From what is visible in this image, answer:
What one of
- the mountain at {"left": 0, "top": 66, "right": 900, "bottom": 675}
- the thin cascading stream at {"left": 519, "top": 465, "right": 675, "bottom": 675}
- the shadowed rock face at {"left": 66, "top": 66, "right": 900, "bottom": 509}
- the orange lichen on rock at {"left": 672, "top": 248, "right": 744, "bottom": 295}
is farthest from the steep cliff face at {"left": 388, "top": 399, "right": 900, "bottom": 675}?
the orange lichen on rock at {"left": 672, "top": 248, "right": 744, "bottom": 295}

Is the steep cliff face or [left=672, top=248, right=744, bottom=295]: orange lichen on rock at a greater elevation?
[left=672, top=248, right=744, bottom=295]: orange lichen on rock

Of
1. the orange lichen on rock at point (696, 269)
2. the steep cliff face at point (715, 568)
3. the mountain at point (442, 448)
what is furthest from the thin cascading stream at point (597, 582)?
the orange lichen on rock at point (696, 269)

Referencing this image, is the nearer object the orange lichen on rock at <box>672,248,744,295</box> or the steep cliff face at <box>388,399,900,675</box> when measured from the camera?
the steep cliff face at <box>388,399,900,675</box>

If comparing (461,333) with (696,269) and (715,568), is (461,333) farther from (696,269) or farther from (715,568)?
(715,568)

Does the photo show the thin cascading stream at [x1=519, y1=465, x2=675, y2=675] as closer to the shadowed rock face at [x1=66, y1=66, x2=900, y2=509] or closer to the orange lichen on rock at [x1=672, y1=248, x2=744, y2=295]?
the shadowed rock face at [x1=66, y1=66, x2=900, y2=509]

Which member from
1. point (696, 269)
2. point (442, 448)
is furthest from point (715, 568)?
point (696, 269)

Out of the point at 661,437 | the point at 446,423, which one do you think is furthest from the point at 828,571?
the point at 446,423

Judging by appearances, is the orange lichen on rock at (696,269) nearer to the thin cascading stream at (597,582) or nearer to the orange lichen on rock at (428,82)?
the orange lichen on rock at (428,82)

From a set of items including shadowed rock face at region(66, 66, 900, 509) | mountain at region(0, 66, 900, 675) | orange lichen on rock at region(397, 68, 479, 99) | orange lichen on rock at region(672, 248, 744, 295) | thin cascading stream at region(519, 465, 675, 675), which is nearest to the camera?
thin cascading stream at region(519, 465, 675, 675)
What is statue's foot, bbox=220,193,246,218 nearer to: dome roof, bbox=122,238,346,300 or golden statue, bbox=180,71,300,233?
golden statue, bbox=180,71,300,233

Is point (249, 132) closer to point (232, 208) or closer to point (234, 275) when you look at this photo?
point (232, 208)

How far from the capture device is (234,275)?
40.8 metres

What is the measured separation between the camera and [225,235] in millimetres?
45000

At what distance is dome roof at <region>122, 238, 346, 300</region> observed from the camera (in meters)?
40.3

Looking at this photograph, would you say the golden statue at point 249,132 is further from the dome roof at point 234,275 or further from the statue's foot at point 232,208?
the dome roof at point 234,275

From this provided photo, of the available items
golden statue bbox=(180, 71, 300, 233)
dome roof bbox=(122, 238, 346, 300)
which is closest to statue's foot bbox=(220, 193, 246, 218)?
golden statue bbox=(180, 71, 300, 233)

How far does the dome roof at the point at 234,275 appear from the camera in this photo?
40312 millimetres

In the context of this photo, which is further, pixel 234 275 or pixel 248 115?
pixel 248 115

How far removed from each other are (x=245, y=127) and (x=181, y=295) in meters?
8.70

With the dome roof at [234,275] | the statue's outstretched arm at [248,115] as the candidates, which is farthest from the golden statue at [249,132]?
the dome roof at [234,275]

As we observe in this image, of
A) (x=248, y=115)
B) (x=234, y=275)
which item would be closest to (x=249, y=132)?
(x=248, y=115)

+ + + + + + +

What you are asked to do |
Copy out each of the records above word for word, keeping every coordinate, bracket, and line break unchanged.

Response below |
From what is visible in this image, answer:
What one of
- the mountain at {"left": 0, "top": 66, "right": 900, "bottom": 675}
- the thin cascading stream at {"left": 519, "top": 465, "right": 675, "bottom": 675}
- the shadowed rock face at {"left": 66, "top": 66, "right": 900, "bottom": 509}
- the orange lichen on rock at {"left": 672, "top": 248, "right": 744, "bottom": 295}
is farthest from the steep cliff face at {"left": 388, "top": 399, "right": 900, "bottom": 675}?
the orange lichen on rock at {"left": 672, "top": 248, "right": 744, "bottom": 295}

Is the steep cliff face or [left=672, top=248, right=744, bottom=295]: orange lichen on rock at a greater elevation?
[left=672, top=248, right=744, bottom=295]: orange lichen on rock

Of
1. the orange lichen on rock at point (696, 269)
2. the steep cliff face at point (715, 568)
3. the mountain at point (442, 448)
what is furthest from the thin cascading stream at point (597, 582)?
the orange lichen on rock at point (696, 269)

Referencing this image, is the nearer object the orange lichen on rock at <box>672,248,744,295</box> or the steep cliff face at <box>388,399,900,675</box> when measured from the camera?
the steep cliff face at <box>388,399,900,675</box>

If comparing (461,333) with (696,269) and (715,568), is (461,333) farther from (696,269) or farther from (715,568)?
(715,568)

Does the photo show the thin cascading stream at [x1=519, y1=465, x2=675, y2=675] as closer to the shadowed rock face at [x1=66, y1=66, x2=900, y2=509] or closer to the orange lichen on rock at [x1=672, y1=248, x2=744, y2=295]?
the shadowed rock face at [x1=66, y1=66, x2=900, y2=509]

Which member from
1. point (696, 269)
2. point (442, 448)
is furthest from point (715, 568)?
point (696, 269)

Out of the point at 661,437 | the point at 446,423, which one do you think is furthest from the point at 828,571?
the point at 446,423

Judging by appearances, is the orange lichen on rock at (696,269) nearer to the thin cascading stream at (597,582) or nearer to the orange lichen on rock at (428,82)?
the orange lichen on rock at (428,82)

From a set of items including shadowed rock face at region(66, 66, 900, 509) | mountain at region(0, 66, 900, 675) | orange lichen on rock at region(397, 68, 479, 99) | orange lichen on rock at region(672, 248, 744, 295) | thin cascading stream at region(519, 465, 675, 675), which is nearest to the camera?
thin cascading stream at region(519, 465, 675, 675)
What is statue's foot, bbox=220,193,246,218 nearer to: dome roof, bbox=122,238,346,300 or golden statue, bbox=180,71,300,233?
golden statue, bbox=180,71,300,233

Is point (249, 132) closer to point (232, 208) or closer to point (234, 275) when you look at this photo?
point (232, 208)

How far from the capture device is (234,275)?
40.8 metres

What is the measured separation between the camera and [225,235] in millimetres?
45000

At what distance is dome roof at <region>122, 238, 346, 300</region> observed from the camera (in meters)?
40.3

Looking at this photograph, would you say the golden statue at point 249,132 is further from the dome roof at point 234,275 or further from the statue's foot at point 232,208?
the dome roof at point 234,275

From this provided photo, of the available items
golden statue bbox=(180, 71, 300, 233)
dome roof bbox=(122, 238, 346, 300)
which is closest to statue's foot bbox=(220, 193, 246, 218)?
golden statue bbox=(180, 71, 300, 233)

How far does the dome roof at the point at 234,275 appear from the camera in this photo?
40312 millimetres

In the context of this photo, which is further, pixel 234 275 or pixel 248 115?
pixel 248 115

How far removed from each other are (x=245, y=127) and (x=181, y=295) in meters?
8.70

With the dome roof at [234,275] | the statue's outstretched arm at [248,115] as the candidates, which is farthest from the golden statue at [249,132]?
the dome roof at [234,275]

As we observe in this image, of
A) (x=248, y=115)
B) (x=234, y=275)
which item would be closest to (x=249, y=132)?
(x=248, y=115)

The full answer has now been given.